Servant of God Nicholas Black Elk (1863—1950) is popularly celebrated for his fascinating spiritual life. How could one man, one deeply spiritual man, serve as both a traditional Oglala Lakota medicine man and a Roman Catholic catechist and mystic? How did these two spiritual and cultural identities enrich his prayer life? How did his commitment to God, understood through his Lakota and Catholic communities, shape his understanding of how to be in the world?

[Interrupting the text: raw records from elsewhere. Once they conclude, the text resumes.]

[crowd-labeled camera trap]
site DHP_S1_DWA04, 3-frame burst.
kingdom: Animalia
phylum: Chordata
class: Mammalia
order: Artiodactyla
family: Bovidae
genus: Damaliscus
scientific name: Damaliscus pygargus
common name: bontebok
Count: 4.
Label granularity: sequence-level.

To fully understand the depth of Black Elk’s life-long spiritual quest requires a deep appreciation of his life story. He witnessed devastation on the battlefields of Little Bighorn and the Massacre at Wounded Knee, but also extravagance while performing for Queen Victoria as a member of “Buffalo Bill” Cody’s Wild West Show. Widowed by his first wife, he remarried and raised eight children. Black Elk’s spiritual visions granted him wisdom and healing insight beginning in his childhood, but he grew progressively physically blind in his adult years. These stories, and countless more, offer insight into this extraordinary man whose cause for canonization is now underway at the Vatican.
Jon M. Sweeney is an independent scholar and one of religion’s most respected writers. His many books include James Martin, SJ: In the Company of Jesus, in the “People of God” series; The Pope Who Quit, which was optioned by HBO; and The Pope’s Cat, a popular fiction series for children. He edited A Course in Christian Mysticism by Thomas Merton, published by Liturgical Press. Sweeney writes regularly for America in the US, and The Tablet in the UK. He is the publisher at Paraclete Press in Massachusetts, and lives in Milwaukee, Wisconsin with his wife and daughters.